From dfcbc451148327d2d5189a00d681b2251dd8759a Mon Sep 17 00:00:00 2001
From: Daniel King <43149077+dakinggg@users.noreply.github.com>
Date: Fri, 20 Sep 2024 20:22:59 -0700
Subject: [PATCH] Fix RNG key checking (#3623)

---
 composer/utils/checkpoint.py     | 17 ++++++++++++++++-
 tests/trainer/test_checkpoint.py | 18 ++++++++++++++++++
 2 files changed, 34 insertions(+), 1 deletion(-)

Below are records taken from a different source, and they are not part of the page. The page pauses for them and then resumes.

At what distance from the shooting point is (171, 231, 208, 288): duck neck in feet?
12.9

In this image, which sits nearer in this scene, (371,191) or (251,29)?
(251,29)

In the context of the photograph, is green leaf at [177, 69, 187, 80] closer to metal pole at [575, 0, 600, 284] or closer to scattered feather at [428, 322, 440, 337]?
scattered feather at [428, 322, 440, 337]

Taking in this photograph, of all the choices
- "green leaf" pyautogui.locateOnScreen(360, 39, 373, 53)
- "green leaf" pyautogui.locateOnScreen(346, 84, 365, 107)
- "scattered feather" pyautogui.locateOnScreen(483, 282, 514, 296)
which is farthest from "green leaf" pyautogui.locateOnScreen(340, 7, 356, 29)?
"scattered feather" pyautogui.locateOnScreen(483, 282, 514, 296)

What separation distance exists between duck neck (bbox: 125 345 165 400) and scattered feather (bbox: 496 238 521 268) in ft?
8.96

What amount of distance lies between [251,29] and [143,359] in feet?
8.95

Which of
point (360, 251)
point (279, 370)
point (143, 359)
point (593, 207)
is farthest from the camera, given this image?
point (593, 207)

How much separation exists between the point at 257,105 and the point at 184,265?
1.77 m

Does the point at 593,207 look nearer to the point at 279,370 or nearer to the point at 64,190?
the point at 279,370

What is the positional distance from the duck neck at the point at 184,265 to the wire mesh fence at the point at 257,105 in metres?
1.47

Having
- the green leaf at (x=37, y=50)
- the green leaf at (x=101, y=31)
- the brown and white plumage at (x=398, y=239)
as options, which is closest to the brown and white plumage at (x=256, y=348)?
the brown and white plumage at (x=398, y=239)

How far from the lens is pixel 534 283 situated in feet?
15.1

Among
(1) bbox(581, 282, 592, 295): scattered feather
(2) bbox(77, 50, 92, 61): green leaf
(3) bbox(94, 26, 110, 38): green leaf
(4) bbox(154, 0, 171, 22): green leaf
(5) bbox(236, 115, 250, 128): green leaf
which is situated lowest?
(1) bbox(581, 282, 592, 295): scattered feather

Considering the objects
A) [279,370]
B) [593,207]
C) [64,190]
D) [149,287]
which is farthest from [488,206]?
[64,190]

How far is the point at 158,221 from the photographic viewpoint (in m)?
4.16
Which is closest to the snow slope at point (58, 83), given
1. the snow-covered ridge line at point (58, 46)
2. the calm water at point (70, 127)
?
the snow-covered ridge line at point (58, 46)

diff --git a/composer/utils/checkpoint.py b/composer/utils/checkpoint.py
index 8c0caea0f4..6d77e085ce 100644
--- a/composer/utils/checkpoint.py
+++ b/composer/utils/checkpoint.py
@@ -148,10 +148,25 @@ def _get_write_mode(name: str) -> str:
     raise ValueError(f'{name} does not end with a valid tarfile extension.')
 
 
+def _is_rng_key(key: str, value: tuple) -> bool:
+    """Check if the key is an RNG key.
+
+    We expect the RNG key to be of the form 'rng.{rank}.cuda|torch|python|numpy'.
+    This function ensures that we don't accidentally pick up other keys.
+    """
+    starts_with_rng = key.startswith('rng')

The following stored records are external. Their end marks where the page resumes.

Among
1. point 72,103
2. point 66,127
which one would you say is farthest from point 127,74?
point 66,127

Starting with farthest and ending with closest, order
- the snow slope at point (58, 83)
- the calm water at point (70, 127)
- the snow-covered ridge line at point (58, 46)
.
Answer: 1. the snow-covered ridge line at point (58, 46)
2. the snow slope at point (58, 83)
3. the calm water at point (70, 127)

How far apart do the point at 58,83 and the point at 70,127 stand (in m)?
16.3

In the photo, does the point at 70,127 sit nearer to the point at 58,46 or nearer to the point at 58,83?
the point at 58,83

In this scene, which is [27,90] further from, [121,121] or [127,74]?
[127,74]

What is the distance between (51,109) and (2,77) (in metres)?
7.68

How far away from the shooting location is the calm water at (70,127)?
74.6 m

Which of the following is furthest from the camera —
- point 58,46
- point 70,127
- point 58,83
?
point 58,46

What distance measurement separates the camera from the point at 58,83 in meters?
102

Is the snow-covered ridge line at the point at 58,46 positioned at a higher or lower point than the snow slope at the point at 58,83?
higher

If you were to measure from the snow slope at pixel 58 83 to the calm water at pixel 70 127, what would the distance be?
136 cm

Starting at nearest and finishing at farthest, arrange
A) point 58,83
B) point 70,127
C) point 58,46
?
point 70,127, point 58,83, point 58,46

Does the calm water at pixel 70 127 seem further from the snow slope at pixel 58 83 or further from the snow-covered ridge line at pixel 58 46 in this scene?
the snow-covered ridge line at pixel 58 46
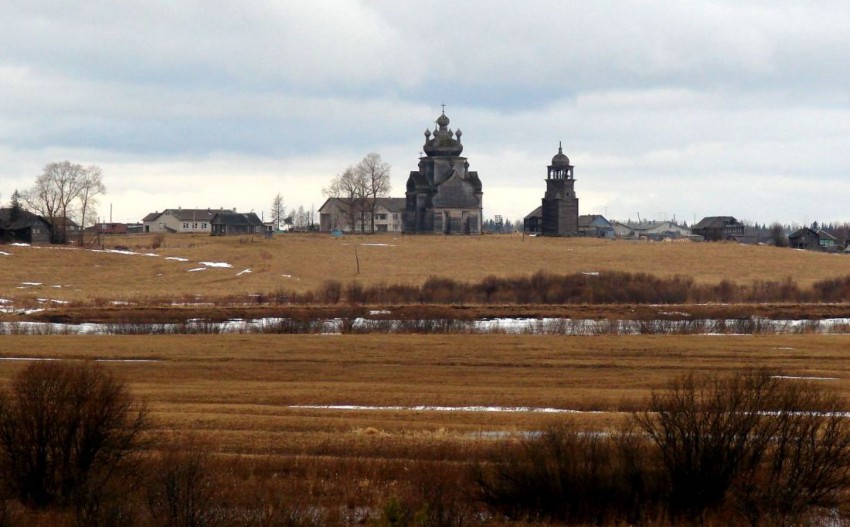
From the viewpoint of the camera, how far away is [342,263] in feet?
309

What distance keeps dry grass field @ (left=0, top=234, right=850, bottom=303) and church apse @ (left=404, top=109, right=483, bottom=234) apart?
1110 centimetres

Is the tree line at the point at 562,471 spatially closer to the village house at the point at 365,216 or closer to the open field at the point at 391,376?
the open field at the point at 391,376

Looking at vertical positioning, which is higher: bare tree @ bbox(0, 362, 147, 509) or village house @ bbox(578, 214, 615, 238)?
village house @ bbox(578, 214, 615, 238)

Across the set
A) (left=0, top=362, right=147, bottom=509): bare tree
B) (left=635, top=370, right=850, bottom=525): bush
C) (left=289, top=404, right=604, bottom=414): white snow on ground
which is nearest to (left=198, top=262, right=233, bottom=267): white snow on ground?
(left=289, top=404, right=604, bottom=414): white snow on ground

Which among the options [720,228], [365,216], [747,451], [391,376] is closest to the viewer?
[747,451]

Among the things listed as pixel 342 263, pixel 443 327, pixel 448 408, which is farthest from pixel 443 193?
pixel 448 408

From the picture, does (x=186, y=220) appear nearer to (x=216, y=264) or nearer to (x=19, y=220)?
(x=19, y=220)

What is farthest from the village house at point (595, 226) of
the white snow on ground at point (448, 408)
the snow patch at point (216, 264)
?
the white snow on ground at point (448, 408)

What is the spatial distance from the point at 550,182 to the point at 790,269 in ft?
130

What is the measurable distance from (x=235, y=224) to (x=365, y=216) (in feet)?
71.3

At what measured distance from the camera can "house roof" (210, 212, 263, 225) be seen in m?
135

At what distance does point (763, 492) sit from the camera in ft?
71.0

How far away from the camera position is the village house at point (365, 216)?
490 feet

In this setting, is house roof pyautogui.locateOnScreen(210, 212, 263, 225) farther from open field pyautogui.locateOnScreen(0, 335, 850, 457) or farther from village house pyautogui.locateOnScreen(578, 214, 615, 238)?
open field pyautogui.locateOnScreen(0, 335, 850, 457)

+    ends_with_expected = key.endswith(('cuda', 'torch', 'python', 'numpy'))
+    three_parts = isinstance(value, tuple) and len(value) == 3
+    if starts_with_rng and ends_with_expected and three_parts:
+        return True
+
+    return False
+
+
 def _get_num_ranks_that_saved_rng(metadata: Metadata):
     rng_inds = []
     for field_name, field_value in metadata.planner_data.items():
-        if 'rng' in field_name:
+        if _is_rng_key(field_name, field_value):
             _, rng_rank_index, _ = field_value
             rng_inds.append(rng_rank_index)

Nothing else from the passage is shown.